Cette sociabilité semble être une contrepartie essentielle à l’intrusion dans l’intimité. Héléna, 65 ans, devenue tétraplégique à la veille de la retraite après une chute dans les escaliers, s’insurge d’en être parfois privée. « Je hais cela, je ne peux pas supporter quand quelqu’un arrive chez moi, me regarde, fait son travail et s’en va », confie-t-elle au chercheur(2). « Finalement, ça devient comme un travail à la chaîne, mais je suis un être humain et l’être humain a besoin de communiquer ! » Sans s’expliquer les raisons de ce type d’attitude – usure des aides à domicile due aux contraintes organisationnelles ? à l’importante demande de proximité des usagers ? –, David Grand insiste sur le fait que, dans ce cas, une inversion des règles régissant les relations interpersonnelles à domicile se produit : alors que, théoriquement, le maître de maison est l’usager, ce dernier est ici présent, tout en n’étant pas considéré comme vraiment là. « Faut-il être bien portant pour être respecté ? », interroge-t-il.
D’autres professionnels trouvent le moyen de concilier les dimensions technique et relationnelle de leur intervention. « Bien que pressée, une intervenante explique prendre le temps de la pause-café avec l’usager, rituel destiné à […] parler de tout et de rien, comme pour confirmer le lien. » La même aide à domicile préférera passer le balai plutôt que l’aspirateur pour pouvoir poursuivre la conversation engagée. « Le tact et la ruse sont aussi mobilisés pour activer les ressources des usagers, aussi infimes soient-elles », développe le chercheur.
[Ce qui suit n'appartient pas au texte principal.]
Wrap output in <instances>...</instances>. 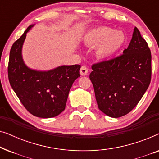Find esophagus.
I'll return each instance as SVG.
<instances>
[{
	"label": "esophagus",
	"instance_id": "34e87169",
	"mask_svg": "<svg viewBox=\"0 0 159 159\" xmlns=\"http://www.w3.org/2000/svg\"><path fill=\"white\" fill-rule=\"evenodd\" d=\"M88 67H87L85 65H83L81 67V69H80V74H81V75L82 76H85L88 75Z\"/></svg>",
	"mask_w": 159,
	"mask_h": 159
}]
</instances>
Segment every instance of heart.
Listing matches in <instances>:
<instances>
[{
	"label": "heart",
	"mask_w": 159,
	"mask_h": 159,
	"mask_svg": "<svg viewBox=\"0 0 159 159\" xmlns=\"http://www.w3.org/2000/svg\"><path fill=\"white\" fill-rule=\"evenodd\" d=\"M84 41L87 45H98L97 52L103 58H109L118 53L125 43V35L121 31L106 27H100L90 30Z\"/></svg>",
	"instance_id": "1"
}]
</instances>
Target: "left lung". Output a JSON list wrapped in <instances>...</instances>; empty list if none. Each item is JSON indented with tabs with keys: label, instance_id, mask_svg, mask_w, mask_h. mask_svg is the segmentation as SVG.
Segmentation results:
<instances>
[{
	"label": "left lung",
	"instance_id": "1",
	"mask_svg": "<svg viewBox=\"0 0 159 159\" xmlns=\"http://www.w3.org/2000/svg\"><path fill=\"white\" fill-rule=\"evenodd\" d=\"M90 79L98 108L119 118L139 103L151 80V53L134 27L132 38L121 55L92 65Z\"/></svg>",
	"mask_w": 159,
	"mask_h": 159
}]
</instances>
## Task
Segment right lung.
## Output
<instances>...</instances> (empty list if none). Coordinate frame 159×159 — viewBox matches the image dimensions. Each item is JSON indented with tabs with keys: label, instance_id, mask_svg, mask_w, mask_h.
<instances>
[{
	"label": "right lung",
	"instance_id": "add662e5",
	"mask_svg": "<svg viewBox=\"0 0 159 159\" xmlns=\"http://www.w3.org/2000/svg\"><path fill=\"white\" fill-rule=\"evenodd\" d=\"M32 27L29 26L11 48L8 80L19 101L30 114L40 118H51L65 109L73 82L80 77L81 66H61L48 71L28 68L21 57V48L26 34Z\"/></svg>",
	"mask_w": 159,
	"mask_h": 159
}]
</instances>
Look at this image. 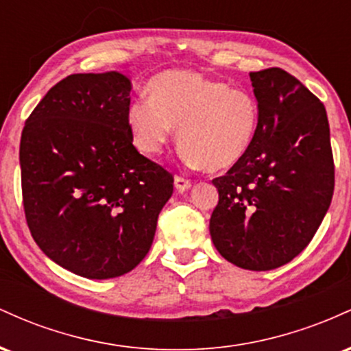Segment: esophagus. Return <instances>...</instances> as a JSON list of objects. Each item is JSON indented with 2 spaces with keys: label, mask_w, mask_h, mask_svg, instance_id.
I'll use <instances>...</instances> for the list:
<instances>
[{
  "label": "esophagus",
  "mask_w": 351,
  "mask_h": 351,
  "mask_svg": "<svg viewBox=\"0 0 351 351\" xmlns=\"http://www.w3.org/2000/svg\"><path fill=\"white\" fill-rule=\"evenodd\" d=\"M175 188L178 189L180 193L183 191H188L189 188H191V181L183 178V176H175Z\"/></svg>",
  "instance_id": "34e87169"
}]
</instances>
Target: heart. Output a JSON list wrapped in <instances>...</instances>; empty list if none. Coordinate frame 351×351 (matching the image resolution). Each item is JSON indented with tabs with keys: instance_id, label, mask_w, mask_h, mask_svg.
I'll use <instances>...</instances> for the list:
<instances>
[{
	"instance_id": "obj_1",
	"label": "heart",
	"mask_w": 351,
	"mask_h": 351,
	"mask_svg": "<svg viewBox=\"0 0 351 351\" xmlns=\"http://www.w3.org/2000/svg\"><path fill=\"white\" fill-rule=\"evenodd\" d=\"M148 99L128 108L134 145L160 155L178 127L181 158L189 167L221 171L247 155L259 128V104L241 88L193 71H167L148 84Z\"/></svg>"
}]
</instances>
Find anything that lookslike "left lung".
<instances>
[{
  "label": "left lung",
  "instance_id": "8db88e82",
  "mask_svg": "<svg viewBox=\"0 0 351 351\" xmlns=\"http://www.w3.org/2000/svg\"><path fill=\"white\" fill-rule=\"evenodd\" d=\"M259 128L247 155L213 180L217 252L247 271H272L307 247L335 186L324 104L289 72H251Z\"/></svg>",
  "mask_w": 351,
  "mask_h": 351
}]
</instances>
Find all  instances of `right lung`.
I'll list each match as a JSON object with an SVG mask.
<instances>
[{
	"label": "right lung",
	"mask_w": 351,
	"mask_h": 351,
	"mask_svg": "<svg viewBox=\"0 0 351 351\" xmlns=\"http://www.w3.org/2000/svg\"><path fill=\"white\" fill-rule=\"evenodd\" d=\"M132 82L72 74L44 95L19 145L23 204L39 249L87 279L130 272L150 251L173 176L128 132Z\"/></svg>",
	"instance_id": "add662e5"
}]
</instances>
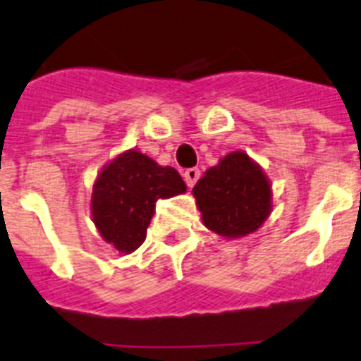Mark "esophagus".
<instances>
[{
  "instance_id": "34e87169",
  "label": "esophagus",
  "mask_w": 361,
  "mask_h": 361,
  "mask_svg": "<svg viewBox=\"0 0 361 361\" xmlns=\"http://www.w3.org/2000/svg\"><path fill=\"white\" fill-rule=\"evenodd\" d=\"M200 174H202V172H200V169H196V167L187 169V171L183 172L185 183L189 185V187H194V183H196V181L200 180Z\"/></svg>"
}]
</instances>
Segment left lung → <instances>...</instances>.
I'll return each instance as SVG.
<instances>
[{
	"label": "left lung",
	"mask_w": 361,
	"mask_h": 361,
	"mask_svg": "<svg viewBox=\"0 0 361 361\" xmlns=\"http://www.w3.org/2000/svg\"><path fill=\"white\" fill-rule=\"evenodd\" d=\"M203 225L225 238L255 233L272 209L271 181L258 163L234 150L219 159L194 185Z\"/></svg>",
	"instance_id": "1"
}]
</instances>
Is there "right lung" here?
<instances>
[{"instance_id": "add662e5", "label": "right lung", "mask_w": 361, "mask_h": 361, "mask_svg": "<svg viewBox=\"0 0 361 361\" xmlns=\"http://www.w3.org/2000/svg\"><path fill=\"white\" fill-rule=\"evenodd\" d=\"M187 190L176 169L130 149L102 169L92 187L90 211L103 240L130 255L142 245L158 200Z\"/></svg>"}]
</instances>
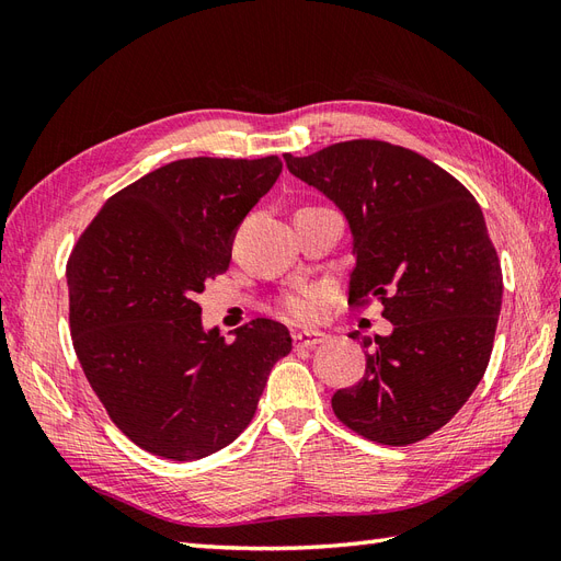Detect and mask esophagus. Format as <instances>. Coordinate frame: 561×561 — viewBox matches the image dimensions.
<instances>
[{
    "mask_svg": "<svg viewBox=\"0 0 561 561\" xmlns=\"http://www.w3.org/2000/svg\"><path fill=\"white\" fill-rule=\"evenodd\" d=\"M293 342L297 348H309V346H318L322 342H328V334L320 330H309V332H295Z\"/></svg>",
    "mask_w": 561,
    "mask_h": 561,
    "instance_id": "1",
    "label": "esophagus"
}]
</instances>
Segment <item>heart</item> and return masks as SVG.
I'll list each match as a JSON object with an SVG mask.
<instances>
[{
	"mask_svg": "<svg viewBox=\"0 0 561 561\" xmlns=\"http://www.w3.org/2000/svg\"><path fill=\"white\" fill-rule=\"evenodd\" d=\"M320 301H322V290H316V287H304V290H295L283 299V309L295 320H311L318 313Z\"/></svg>",
	"mask_w": 561,
	"mask_h": 561,
	"instance_id": "heart-1",
	"label": "heart"
}]
</instances>
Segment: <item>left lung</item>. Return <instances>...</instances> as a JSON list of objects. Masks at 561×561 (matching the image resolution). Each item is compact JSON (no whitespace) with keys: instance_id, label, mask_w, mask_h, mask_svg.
Returning <instances> with one entry per match:
<instances>
[{"instance_id":"1","label":"left lung","mask_w":561,"mask_h":561,"mask_svg":"<svg viewBox=\"0 0 561 561\" xmlns=\"http://www.w3.org/2000/svg\"><path fill=\"white\" fill-rule=\"evenodd\" d=\"M283 159L346 219L348 304L381 299L393 325L365 342V377L336 390L332 410L371 443H419L466 404L494 346L503 276L478 201L426 157L381 140Z\"/></svg>"}]
</instances>
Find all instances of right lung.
<instances>
[{"label":"right lung","instance_id":"obj_1","mask_svg":"<svg viewBox=\"0 0 561 561\" xmlns=\"http://www.w3.org/2000/svg\"><path fill=\"white\" fill-rule=\"evenodd\" d=\"M283 171L278 157L180 159L114 194L67 262L77 358L135 445L196 461L257 410L285 325L257 318L225 342L196 297L225 274L236 229Z\"/></svg>","mask_w":561,"mask_h":561}]
</instances>
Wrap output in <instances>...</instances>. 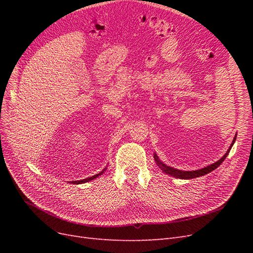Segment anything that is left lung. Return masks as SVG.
I'll use <instances>...</instances> for the list:
<instances>
[{"label":"left lung","mask_w":253,"mask_h":253,"mask_svg":"<svg viewBox=\"0 0 253 253\" xmlns=\"http://www.w3.org/2000/svg\"><path fill=\"white\" fill-rule=\"evenodd\" d=\"M235 139H236V138L234 137V139H233L231 145H230V147H229V150L227 151V153H226V154H225L223 157H221L219 160H217L216 163H214V164H212V165H210V166H208V167H205V168H203V169H200V170H195V171H182V170L174 169V168L167 166V165H165L164 163L160 162L158 156L155 154V153H154V159H155V162H156L157 166L159 167L160 170H162L163 172H165V173L168 174V175L173 176V177L180 178V179H191V178L200 177V176H204V175H206V174L210 173L211 171L215 170L218 166H220V164L223 163L224 160L226 159V157L228 156L229 152H230L233 143L235 142Z\"/></svg>","instance_id":"left-lung-1"}]
</instances>
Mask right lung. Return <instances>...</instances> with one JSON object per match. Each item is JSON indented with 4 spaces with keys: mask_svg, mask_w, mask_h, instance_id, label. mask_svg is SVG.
Instances as JSON below:
<instances>
[{
    "mask_svg": "<svg viewBox=\"0 0 253 253\" xmlns=\"http://www.w3.org/2000/svg\"><path fill=\"white\" fill-rule=\"evenodd\" d=\"M106 170V168L105 169H103L100 173H98V174H96V175H94V176H90V177H87V178H85V179H81V180H75V181H72V183H75V185H78V183H84V182H87V181H89V180H93L94 178H97L99 175H101V174H103V172Z\"/></svg>",
    "mask_w": 253,
    "mask_h": 253,
    "instance_id": "1",
    "label": "right lung"
}]
</instances>
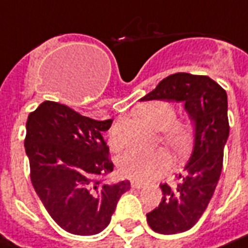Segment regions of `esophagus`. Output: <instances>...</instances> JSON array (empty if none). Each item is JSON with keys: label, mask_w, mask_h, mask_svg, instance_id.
Returning <instances> with one entry per match:
<instances>
[{"label": "esophagus", "mask_w": 248, "mask_h": 248, "mask_svg": "<svg viewBox=\"0 0 248 248\" xmlns=\"http://www.w3.org/2000/svg\"><path fill=\"white\" fill-rule=\"evenodd\" d=\"M131 187L132 188H138V190H140V188H143V185L141 183H138V182H131Z\"/></svg>", "instance_id": "1"}]
</instances>
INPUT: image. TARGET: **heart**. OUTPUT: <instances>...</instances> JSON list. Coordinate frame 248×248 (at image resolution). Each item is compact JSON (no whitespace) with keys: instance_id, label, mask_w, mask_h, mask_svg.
<instances>
[{"instance_id":"1","label":"heart","mask_w":248,"mask_h":248,"mask_svg":"<svg viewBox=\"0 0 248 248\" xmlns=\"http://www.w3.org/2000/svg\"><path fill=\"white\" fill-rule=\"evenodd\" d=\"M141 118L152 127L162 131V140L175 152H183L191 141V124L187 121H177L173 105L166 101H154L145 104L140 110ZM113 149H121L124 145L121 127L114 126L109 138ZM171 158L164 149L152 152L132 151L120 158L121 174L138 182H148L157 178L170 169Z\"/></svg>"}]
</instances>
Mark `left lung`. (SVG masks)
I'll use <instances>...</instances> for the list:
<instances>
[{
    "label": "left lung",
    "instance_id": "1",
    "mask_svg": "<svg viewBox=\"0 0 248 248\" xmlns=\"http://www.w3.org/2000/svg\"><path fill=\"white\" fill-rule=\"evenodd\" d=\"M151 100L183 103L194 124L191 156L177 175V186L160 185L161 203L147 213L148 225L156 233H183L199 221L220 179L229 138L228 94L209 77L177 73L162 79L140 101Z\"/></svg>",
    "mask_w": 248,
    "mask_h": 248
}]
</instances>
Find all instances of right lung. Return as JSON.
Returning <instances> with one entry per match:
<instances>
[{"label": "right lung", "instance_id": "1", "mask_svg": "<svg viewBox=\"0 0 248 248\" xmlns=\"http://www.w3.org/2000/svg\"><path fill=\"white\" fill-rule=\"evenodd\" d=\"M96 121L66 105L44 101L28 116L24 148L32 186L53 220L67 233L94 235L111 220L127 179L107 182L113 171L104 131Z\"/></svg>", "mask_w": 248, "mask_h": 248}]
</instances>
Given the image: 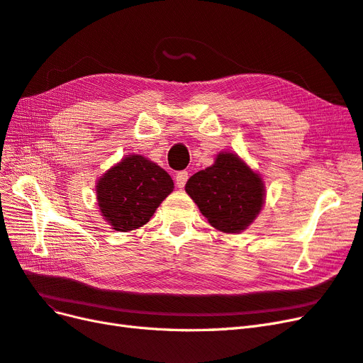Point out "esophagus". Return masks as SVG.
<instances>
[{
    "label": "esophagus",
    "instance_id": "34e87169",
    "mask_svg": "<svg viewBox=\"0 0 363 363\" xmlns=\"http://www.w3.org/2000/svg\"><path fill=\"white\" fill-rule=\"evenodd\" d=\"M188 179H189L188 171H180V172H177V175H175V183H177L179 188H184V184H186V182H188Z\"/></svg>",
    "mask_w": 363,
    "mask_h": 363
}]
</instances>
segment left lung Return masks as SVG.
<instances>
[{
  "label": "left lung",
  "mask_w": 363,
  "mask_h": 363,
  "mask_svg": "<svg viewBox=\"0 0 363 363\" xmlns=\"http://www.w3.org/2000/svg\"><path fill=\"white\" fill-rule=\"evenodd\" d=\"M208 224L223 233H240L262 211L265 184L236 152H219L212 167L184 186Z\"/></svg>",
  "instance_id": "obj_1"
}]
</instances>
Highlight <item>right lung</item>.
Here are the masks:
<instances>
[{"label":"right lung","instance_id":"1","mask_svg":"<svg viewBox=\"0 0 363 363\" xmlns=\"http://www.w3.org/2000/svg\"><path fill=\"white\" fill-rule=\"evenodd\" d=\"M174 189L169 174L140 155H130L96 182L103 218L116 232L145 225Z\"/></svg>","mask_w":363,"mask_h":363}]
</instances>
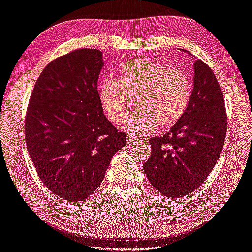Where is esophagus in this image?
Listing matches in <instances>:
<instances>
[{
	"mask_svg": "<svg viewBox=\"0 0 252 252\" xmlns=\"http://www.w3.org/2000/svg\"><path fill=\"white\" fill-rule=\"evenodd\" d=\"M137 142V138L134 137L132 135H127L126 136V145H132V144H135Z\"/></svg>",
	"mask_w": 252,
	"mask_h": 252,
	"instance_id": "esophagus-1",
	"label": "esophagus"
}]
</instances>
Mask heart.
<instances>
[{"instance_id": "obj_1", "label": "heart", "mask_w": 252, "mask_h": 252, "mask_svg": "<svg viewBox=\"0 0 252 252\" xmlns=\"http://www.w3.org/2000/svg\"><path fill=\"white\" fill-rule=\"evenodd\" d=\"M99 103L114 124L126 120L135 104L138 110L122 127L133 134H145L157 126L172 127L186 113L191 97V83L185 72L167 68L146 58L125 62L119 81L104 80L98 88Z\"/></svg>"}]
</instances>
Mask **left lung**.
Here are the masks:
<instances>
[{
  "label": "left lung",
  "mask_w": 252,
  "mask_h": 252,
  "mask_svg": "<svg viewBox=\"0 0 252 252\" xmlns=\"http://www.w3.org/2000/svg\"><path fill=\"white\" fill-rule=\"evenodd\" d=\"M193 65L188 108L164 136L149 139L151 155L143 165L151 185L171 198L188 195L206 180L226 135L225 104L218 80L201 59Z\"/></svg>",
  "instance_id": "1"
}]
</instances>
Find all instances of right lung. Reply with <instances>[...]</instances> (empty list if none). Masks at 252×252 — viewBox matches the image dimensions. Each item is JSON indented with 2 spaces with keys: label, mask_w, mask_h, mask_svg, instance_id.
<instances>
[{
  "label": "right lung",
  "mask_w": 252,
  "mask_h": 252,
  "mask_svg": "<svg viewBox=\"0 0 252 252\" xmlns=\"http://www.w3.org/2000/svg\"><path fill=\"white\" fill-rule=\"evenodd\" d=\"M97 49H76L40 73L25 119L26 144L40 180L54 194L78 202L104 179L113 156L126 145L103 114Z\"/></svg>",
  "instance_id": "add662e5"
}]
</instances>
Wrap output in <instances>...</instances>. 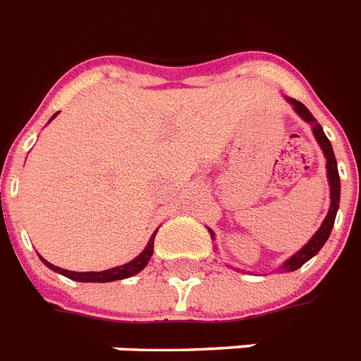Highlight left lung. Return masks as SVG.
<instances>
[{
	"instance_id": "1",
	"label": "left lung",
	"mask_w": 361,
	"mask_h": 361,
	"mask_svg": "<svg viewBox=\"0 0 361 361\" xmlns=\"http://www.w3.org/2000/svg\"><path fill=\"white\" fill-rule=\"evenodd\" d=\"M288 103L294 106V110H296L298 114L302 116L303 120L313 125L314 138L319 140L320 147H322V152H324L326 155V169H328V180H330V195H331V206L330 209H328V215H326V219L322 221V225H320L319 231L314 232V236L307 241V245H303L296 255H292V257L288 258L283 266H281V269H285V271H294V269L302 268L309 258H313L314 255L322 249L326 240L330 238L334 223H336L337 209H339L341 181H339V172H337V161H336V155H334V147H331L330 140H328V136L324 135V130H322L320 123H317L313 114L305 109V104H302L300 101H296V99H288ZM212 234H214V232H212Z\"/></svg>"
}]
</instances>
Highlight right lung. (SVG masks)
I'll use <instances>...</instances> for the list:
<instances>
[{
  "mask_svg": "<svg viewBox=\"0 0 361 361\" xmlns=\"http://www.w3.org/2000/svg\"><path fill=\"white\" fill-rule=\"evenodd\" d=\"M54 118H56V114H54ZM155 234H157V232H155ZM155 234L152 236V240H149L146 249H144V251H142L135 260H130V262L123 264V266H118V268L104 269V271H67V269L58 268V266L47 262L42 257L41 260L47 264L50 269L65 275V277H69V279L78 281V283H110V281L127 279V277H130V275H136L138 271H142V269L146 268V264L149 262V258H152L153 255V240H155Z\"/></svg>",
  "mask_w": 361,
  "mask_h": 361,
  "instance_id": "1",
  "label": "right lung"
}]
</instances>
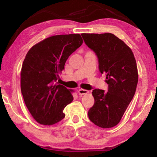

Ainsi, l’intervenante qui pourrait effectuer seule les tâches ménagères accepte que l’usager volontaire lui prête main forte pour faire la poussière. Ce n’est « pas pour se délester d’une part de son travail, mais pour permettre à l’usager de se maintenir en forme, de sortir de ce rôle permanent de spectateur et de se sentir utile », analyse David Grand.
(1) Lors de la journée de restitution de la recherche sur l’intervention sociale hors les murs, organisée à Lyon le 21 octobre.
(2) Tous les témoignages de professionnels sont extraits de la recherche.